Chapter 62

‘Why don’t you go up to bed, love?’ I say to Rufus. ‘I’ll be okay here with Dad.’

Kit has gone next door to keep an eye on the Morgans, calling the police on the way over. I suspect he also wants to tell Marielle and Henry the truth about who he is. I wonder how much he knows about the circumstances of his birth and hope he isn’t in for a nasty shock.

Rufus kisses my cheek and leaves the room. I sip my Coke, feeling on the edge of tears. Charlie gets up from the chair and takes the seat next to me, made warm by Rufus.

‘I’m so relieved you’re okay,’ he says, his face pinched with worry.

‘The police should be here soon. You should be checked over by a hospital. They did drug you.’ I just want to be at home.

I lean forwards to place my can on the table.

When I sit back Charlie takes my hand. ‘God, Lena, you could have died. Those people. I can’t believe it. ’

‘Marielle killed Simone.’ I gulp. ‘Henry was so adamant that the baby was stillborn, but how do you make a mistake like that? He must have been in on it. I just don’t understand why Henry would do something so horrific.’

‘Let the police deal with it now. I’m just thankful you’re safe.’

I snatch my hand away from Charlie, suddenly angry. ‘What were you doing in my garden last night? Why were you sneaking around?’

He turns away from me and looks down into his lap.

He had just finished a gig when he received the call from Kit, and he smells of dry ice and fresh sweat, but it’s not unpleasant.

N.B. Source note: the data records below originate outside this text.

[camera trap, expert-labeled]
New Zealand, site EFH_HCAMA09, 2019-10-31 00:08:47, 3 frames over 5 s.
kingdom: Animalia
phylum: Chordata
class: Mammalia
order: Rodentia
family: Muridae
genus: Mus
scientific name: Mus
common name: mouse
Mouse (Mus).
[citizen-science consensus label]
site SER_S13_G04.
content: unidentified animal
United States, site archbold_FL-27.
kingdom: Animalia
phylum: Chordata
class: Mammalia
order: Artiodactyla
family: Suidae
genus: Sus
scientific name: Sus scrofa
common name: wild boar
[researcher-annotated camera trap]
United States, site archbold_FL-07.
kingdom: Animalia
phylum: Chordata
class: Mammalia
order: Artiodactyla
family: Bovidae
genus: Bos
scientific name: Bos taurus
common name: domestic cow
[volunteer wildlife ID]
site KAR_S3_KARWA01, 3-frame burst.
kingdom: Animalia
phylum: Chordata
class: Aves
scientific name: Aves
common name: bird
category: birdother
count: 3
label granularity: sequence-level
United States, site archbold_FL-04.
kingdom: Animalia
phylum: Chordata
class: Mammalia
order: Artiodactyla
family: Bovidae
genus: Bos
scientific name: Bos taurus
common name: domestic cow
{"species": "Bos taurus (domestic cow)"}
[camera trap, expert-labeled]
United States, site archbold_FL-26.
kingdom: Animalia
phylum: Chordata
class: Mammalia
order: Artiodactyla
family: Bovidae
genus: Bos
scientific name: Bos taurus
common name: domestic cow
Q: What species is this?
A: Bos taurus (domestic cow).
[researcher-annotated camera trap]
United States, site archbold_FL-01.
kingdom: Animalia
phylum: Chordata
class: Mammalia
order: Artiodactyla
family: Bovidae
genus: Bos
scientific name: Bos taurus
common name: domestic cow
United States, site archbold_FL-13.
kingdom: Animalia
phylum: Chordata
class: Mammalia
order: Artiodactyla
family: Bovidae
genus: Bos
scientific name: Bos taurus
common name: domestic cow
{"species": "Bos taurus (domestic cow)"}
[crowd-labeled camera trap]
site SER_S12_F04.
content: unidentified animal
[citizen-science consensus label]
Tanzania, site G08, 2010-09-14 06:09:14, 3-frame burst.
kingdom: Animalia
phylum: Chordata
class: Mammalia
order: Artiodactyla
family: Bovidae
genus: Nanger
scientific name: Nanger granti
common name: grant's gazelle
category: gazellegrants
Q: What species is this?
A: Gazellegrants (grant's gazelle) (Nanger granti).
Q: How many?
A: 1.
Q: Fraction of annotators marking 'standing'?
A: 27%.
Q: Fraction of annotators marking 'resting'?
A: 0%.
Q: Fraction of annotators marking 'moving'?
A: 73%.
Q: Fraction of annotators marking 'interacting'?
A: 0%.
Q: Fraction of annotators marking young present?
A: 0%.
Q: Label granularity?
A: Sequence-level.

I miss the smell of him. He looks up at me, his face earnest. ‘I’m sorry …

it was stupid. But I – I wanted to see if you were with anyone. ’

‘With anyone? I don’t understand.’

‘With another man?’

I laugh in disbelief. ‘What? You’re the one in a new relationship, not me.’

‘What about that guy?’

‘What guy? Do you mean Drew? Oh, my God, Charlie. Drew is … was a client. He’s a nice guy, but he’s just a friend, if that.’

He shrugs. ‘Well, I don’t know.’ In the half-light his eyes look dark and sad. ‘You were the one who ended our marriage.’

I stare at him in shock. ‘Not because I’d met someone else but because I felt I was dealing with everything on my own. That you’d checked out emotionally. The whole thing with Rufus being bullied –’

‘He was never being bullied.’

‘See?’ I cry. ‘You’ve always got your head in the sand and –’

He takes my hand again. ‘Rufus was never being bullied,’ he repeats, softer this time, his eyes not leaving mine. ‘I’m going to be blunt. Rufus was struggling with his sexuality and his feelings for Jackson.’

‘What? But … No. That’s not what was going on. How do you know this?’

He exhales deeply. ‘Because Rufus told me.’

It’s like a blade to the heart. ‘What? Why didn’t he tell me?’

‘He was going to tell you, but then you got it into your head he was being bullied and he went along with it rather than admit the truth. Then you went marching over to this boy’s mother, accusing her son of all sorts, and, well, he was mortified.’

Shame inches its way up my body and I throw off the blanket, suddenly hot. ‘I didn’t listen …’

‘You went all mama bear, which is what you do, and I don’t mean that as a criticism.’ He squeezes my hand. ‘But then Rufus was too embarrassed to tell you the truth.’

I groan. ‘He did try to tell me a few times. But I was so obsessed with the Morgans that I didn’t listen.’

‘Well, you were right to be obsessed with them, as it happens.’

‘But my instincts weren’t right about Rufus.’

‘You can’t be right about everything.’ His eyes twinkle. ‘And I’m no longer with Rosie. That was a stupid rebound thing. It was never serious. I … well, I …’ His cheeks colour. ‘I ended things with her because I still love you.’

I stare at him in surprise. Then I take my hand from his and touch his cheek. ‘I still love you too, Charlie. I always will. But … I’m not sure we’re right together any more. I don’t think we bring out the best in one another.’

He sighs. ‘I know. I’m just having trouble letting go, that’s all.’

‘Charlie …’ I hesitate, removing my hand from his face. ‘This was never about another man. You do believe that, don’t you?’

‘I do. And for what it’s worth, I’m sorry.’

‘For what?’

‘For not being what you wanted me to be, in the end.’

‘You’re a good man,’ I say, my voice catching. ‘This is just one of those things.’

He throws me a self-conscious grin. ‘I know that, deep down. I’ll probably write a song about it.’ He winks at me and I can’t help but laugh.

He pulls me into his arms, and we stay like that, clinging to each other as though we never want to let go, even though we know we have to.